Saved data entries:
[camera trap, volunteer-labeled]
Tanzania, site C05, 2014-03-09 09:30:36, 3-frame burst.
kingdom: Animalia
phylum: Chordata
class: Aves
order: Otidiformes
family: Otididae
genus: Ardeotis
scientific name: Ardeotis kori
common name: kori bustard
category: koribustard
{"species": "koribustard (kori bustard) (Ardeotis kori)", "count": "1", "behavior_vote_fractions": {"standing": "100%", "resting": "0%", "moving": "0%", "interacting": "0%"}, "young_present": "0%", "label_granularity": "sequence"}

- [ABOUT THIS EXERCISE]:
Set the lines down exactly, from the first line of the records to the line where "category: koribustard" appears, with both ends kept.

- [PROBLEM SOLUTION]:
[camera trap, volunteer-labeled]
Tanzania, site C05, 2014-03-09 09:30:36, 3-frame burst.
kingdom: Animalia
phylum: Chordata
class: Aves
order: Otidiformes
family: Otididae
genus: Ardeotis
scientific name: Ardeotis kori
common name: kori bustard
category: koribustard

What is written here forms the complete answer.